[Start The data]

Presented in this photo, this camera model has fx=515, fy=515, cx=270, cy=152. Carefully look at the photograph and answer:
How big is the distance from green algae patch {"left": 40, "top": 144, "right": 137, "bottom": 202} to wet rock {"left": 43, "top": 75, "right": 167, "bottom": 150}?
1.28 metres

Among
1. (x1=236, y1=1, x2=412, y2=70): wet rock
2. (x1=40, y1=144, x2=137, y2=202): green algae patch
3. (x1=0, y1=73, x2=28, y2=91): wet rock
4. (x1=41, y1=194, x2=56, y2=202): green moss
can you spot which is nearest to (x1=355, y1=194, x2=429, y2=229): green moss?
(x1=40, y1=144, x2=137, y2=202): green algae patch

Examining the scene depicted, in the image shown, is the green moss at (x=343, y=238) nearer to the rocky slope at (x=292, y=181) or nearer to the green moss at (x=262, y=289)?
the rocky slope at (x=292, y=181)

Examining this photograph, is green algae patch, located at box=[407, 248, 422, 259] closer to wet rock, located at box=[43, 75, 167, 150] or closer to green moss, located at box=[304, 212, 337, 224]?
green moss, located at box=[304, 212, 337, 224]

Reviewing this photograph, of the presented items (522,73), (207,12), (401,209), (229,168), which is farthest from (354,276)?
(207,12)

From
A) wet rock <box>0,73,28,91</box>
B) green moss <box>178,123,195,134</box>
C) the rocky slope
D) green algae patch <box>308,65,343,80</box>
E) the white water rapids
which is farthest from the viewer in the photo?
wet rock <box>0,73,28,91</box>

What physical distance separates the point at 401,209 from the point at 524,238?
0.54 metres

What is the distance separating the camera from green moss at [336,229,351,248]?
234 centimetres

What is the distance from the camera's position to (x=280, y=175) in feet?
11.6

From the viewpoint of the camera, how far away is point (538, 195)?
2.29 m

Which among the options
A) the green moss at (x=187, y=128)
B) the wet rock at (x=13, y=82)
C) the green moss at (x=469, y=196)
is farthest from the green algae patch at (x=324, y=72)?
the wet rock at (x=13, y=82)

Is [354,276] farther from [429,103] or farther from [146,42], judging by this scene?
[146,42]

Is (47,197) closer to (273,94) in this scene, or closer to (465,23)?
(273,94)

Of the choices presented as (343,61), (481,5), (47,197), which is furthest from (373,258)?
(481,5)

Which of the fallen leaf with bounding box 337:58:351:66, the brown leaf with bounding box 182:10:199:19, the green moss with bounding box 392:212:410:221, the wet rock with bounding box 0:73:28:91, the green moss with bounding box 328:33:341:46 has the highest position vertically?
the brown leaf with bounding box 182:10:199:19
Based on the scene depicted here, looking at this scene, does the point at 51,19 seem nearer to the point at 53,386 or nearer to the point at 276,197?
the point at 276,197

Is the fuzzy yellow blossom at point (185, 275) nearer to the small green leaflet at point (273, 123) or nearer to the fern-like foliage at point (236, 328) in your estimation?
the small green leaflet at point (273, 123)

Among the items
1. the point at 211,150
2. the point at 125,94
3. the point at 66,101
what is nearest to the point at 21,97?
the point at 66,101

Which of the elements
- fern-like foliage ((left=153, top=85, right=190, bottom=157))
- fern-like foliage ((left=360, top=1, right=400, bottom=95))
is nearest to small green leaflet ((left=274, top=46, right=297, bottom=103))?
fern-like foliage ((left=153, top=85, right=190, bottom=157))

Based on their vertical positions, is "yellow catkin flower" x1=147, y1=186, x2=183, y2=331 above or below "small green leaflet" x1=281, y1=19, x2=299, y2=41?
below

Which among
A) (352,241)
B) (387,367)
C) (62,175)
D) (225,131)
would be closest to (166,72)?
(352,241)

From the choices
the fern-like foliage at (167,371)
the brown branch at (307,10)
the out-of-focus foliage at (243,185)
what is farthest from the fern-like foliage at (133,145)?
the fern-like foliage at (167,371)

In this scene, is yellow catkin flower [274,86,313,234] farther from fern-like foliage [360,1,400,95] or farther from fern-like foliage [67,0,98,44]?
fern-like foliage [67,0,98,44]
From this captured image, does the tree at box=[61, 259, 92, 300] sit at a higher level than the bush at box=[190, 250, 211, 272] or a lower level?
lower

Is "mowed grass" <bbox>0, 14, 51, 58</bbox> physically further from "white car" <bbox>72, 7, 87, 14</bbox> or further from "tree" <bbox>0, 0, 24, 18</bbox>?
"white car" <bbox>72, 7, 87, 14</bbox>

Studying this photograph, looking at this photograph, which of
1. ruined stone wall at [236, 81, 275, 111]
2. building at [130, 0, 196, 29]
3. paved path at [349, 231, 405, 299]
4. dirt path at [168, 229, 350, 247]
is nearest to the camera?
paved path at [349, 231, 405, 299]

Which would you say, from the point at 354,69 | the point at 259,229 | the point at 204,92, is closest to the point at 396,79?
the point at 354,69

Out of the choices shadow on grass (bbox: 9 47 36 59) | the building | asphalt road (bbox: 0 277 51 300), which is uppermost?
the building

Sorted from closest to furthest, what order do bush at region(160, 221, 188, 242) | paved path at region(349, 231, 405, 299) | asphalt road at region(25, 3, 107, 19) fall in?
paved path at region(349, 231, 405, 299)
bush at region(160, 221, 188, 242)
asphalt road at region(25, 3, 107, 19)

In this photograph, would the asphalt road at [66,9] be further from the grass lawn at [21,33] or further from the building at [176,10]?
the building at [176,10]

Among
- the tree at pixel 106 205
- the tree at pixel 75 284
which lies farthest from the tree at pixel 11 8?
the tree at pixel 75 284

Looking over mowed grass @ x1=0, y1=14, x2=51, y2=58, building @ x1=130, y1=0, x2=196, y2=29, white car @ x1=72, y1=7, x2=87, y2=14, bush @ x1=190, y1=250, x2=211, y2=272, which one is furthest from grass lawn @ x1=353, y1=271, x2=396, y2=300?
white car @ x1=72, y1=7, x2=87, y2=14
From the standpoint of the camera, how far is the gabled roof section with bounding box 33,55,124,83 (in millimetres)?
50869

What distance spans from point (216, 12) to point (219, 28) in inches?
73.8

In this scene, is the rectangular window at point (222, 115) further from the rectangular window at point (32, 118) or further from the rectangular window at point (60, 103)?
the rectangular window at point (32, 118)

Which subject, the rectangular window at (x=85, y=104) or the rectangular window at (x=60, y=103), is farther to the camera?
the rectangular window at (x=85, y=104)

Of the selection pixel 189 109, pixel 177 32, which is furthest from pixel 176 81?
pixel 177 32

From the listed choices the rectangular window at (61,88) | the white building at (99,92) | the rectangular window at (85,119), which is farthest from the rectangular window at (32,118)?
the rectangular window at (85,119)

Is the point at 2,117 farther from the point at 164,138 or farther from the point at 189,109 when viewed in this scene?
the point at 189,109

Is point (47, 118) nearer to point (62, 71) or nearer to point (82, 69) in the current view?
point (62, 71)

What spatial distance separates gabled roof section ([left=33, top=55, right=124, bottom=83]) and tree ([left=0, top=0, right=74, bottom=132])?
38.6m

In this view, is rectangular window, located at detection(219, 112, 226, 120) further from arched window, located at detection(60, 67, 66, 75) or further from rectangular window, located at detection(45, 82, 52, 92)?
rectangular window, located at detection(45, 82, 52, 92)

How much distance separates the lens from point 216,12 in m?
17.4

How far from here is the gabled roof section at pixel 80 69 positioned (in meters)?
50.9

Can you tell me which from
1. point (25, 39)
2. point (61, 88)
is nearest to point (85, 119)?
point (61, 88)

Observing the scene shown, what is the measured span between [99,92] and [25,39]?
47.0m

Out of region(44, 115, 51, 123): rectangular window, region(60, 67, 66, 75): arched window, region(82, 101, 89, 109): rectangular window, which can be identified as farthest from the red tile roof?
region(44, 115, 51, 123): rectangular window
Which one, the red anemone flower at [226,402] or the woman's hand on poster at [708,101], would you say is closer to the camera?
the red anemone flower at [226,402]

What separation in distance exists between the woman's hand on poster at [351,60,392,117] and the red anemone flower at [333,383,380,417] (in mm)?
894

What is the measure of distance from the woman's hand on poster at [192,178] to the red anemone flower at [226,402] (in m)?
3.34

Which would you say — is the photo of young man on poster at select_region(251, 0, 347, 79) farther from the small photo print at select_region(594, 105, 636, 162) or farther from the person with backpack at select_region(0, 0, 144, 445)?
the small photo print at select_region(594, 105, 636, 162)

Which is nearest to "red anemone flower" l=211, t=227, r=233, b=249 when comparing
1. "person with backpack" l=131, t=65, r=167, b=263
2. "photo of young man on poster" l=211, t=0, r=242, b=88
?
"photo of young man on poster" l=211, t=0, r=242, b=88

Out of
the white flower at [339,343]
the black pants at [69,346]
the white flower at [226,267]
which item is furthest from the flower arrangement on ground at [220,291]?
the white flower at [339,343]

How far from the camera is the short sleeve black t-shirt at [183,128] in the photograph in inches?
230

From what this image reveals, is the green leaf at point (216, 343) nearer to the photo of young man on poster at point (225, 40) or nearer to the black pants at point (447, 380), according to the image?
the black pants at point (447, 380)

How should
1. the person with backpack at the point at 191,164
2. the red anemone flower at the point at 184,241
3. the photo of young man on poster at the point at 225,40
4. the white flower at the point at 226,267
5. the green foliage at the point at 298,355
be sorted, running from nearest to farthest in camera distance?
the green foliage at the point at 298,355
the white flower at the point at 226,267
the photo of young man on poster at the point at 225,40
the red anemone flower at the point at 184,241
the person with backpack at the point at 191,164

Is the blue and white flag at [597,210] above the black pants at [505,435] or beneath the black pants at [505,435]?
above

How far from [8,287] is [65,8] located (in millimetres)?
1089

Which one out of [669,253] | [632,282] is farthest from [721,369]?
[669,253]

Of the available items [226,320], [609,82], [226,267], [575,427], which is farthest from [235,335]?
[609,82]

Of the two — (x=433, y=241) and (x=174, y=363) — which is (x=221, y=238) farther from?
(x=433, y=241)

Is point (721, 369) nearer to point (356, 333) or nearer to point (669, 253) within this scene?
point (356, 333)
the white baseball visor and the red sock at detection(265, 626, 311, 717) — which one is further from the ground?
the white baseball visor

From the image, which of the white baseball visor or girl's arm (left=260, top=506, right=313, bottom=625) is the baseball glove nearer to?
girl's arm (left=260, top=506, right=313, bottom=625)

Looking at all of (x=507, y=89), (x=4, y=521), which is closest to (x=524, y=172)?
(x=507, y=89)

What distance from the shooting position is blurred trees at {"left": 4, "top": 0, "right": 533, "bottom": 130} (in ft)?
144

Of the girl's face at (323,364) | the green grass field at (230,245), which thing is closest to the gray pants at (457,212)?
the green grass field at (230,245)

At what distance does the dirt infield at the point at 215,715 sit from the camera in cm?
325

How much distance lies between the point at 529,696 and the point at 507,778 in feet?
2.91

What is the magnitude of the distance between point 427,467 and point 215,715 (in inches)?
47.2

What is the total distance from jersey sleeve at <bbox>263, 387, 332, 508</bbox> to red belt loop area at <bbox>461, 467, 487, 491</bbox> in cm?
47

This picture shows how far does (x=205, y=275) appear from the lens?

[End The data]

Prompt:
Write out the lines above, starting at the line that contains "Is the blue" and ending with the final line, and nothing else; copy them exactly.

Written answer:
Is the blue and white flag at [597,210] above the black pants at [505,435] or beneath the black pants at [505,435]?
above

How far from [8,287] is [65,8] located (in millimetres)?
1089

Which one out of [669,253] | [632,282] is farthest from [721,369]?
[669,253]

Of the available items [226,320], [609,82], [226,267], [575,427], which is farthest from [235,335]?
[609,82]

Of the two — (x=433, y=241) and (x=174, y=363) — which is (x=221, y=238) farther from?
(x=433, y=241)

Is point (721, 369) nearer to point (356, 333) or nearer to point (669, 253) within this scene?
point (356, 333)
the white baseball visor and the red sock at detection(265, 626, 311, 717) — which one is further from the ground?
the white baseball visor

From the image, which of the white baseball visor or girl's arm (left=260, top=506, right=313, bottom=625) is the baseball glove nearer to?
girl's arm (left=260, top=506, right=313, bottom=625)

Looking at all of (x=507, y=89), (x=4, y=521), which is closest to (x=524, y=172)?
(x=507, y=89)

What distance from the shooting position is blurred trees at {"left": 4, "top": 0, "right": 533, "bottom": 130} (in ft)?
144

Of the girl's face at (323,364) | the green grass field at (230,245), which thing is closest to the gray pants at (457,212)?
the green grass field at (230,245)

At what distance does the dirt infield at the point at 215,715 sit from the camera in cm?
325

How much distance lies between the point at 529,696 and the point at 507,778 in feet?
2.91

What is the magnitude of the distance between point 427,467 and point 215,715 (in inches)?
47.2

What is the total distance from jersey sleeve at <bbox>263, 387, 332, 508</bbox> to red belt loop area at <bbox>461, 467, 487, 491</bbox> in cm?
47

This picture shows how far does (x=205, y=275) appear from the lens?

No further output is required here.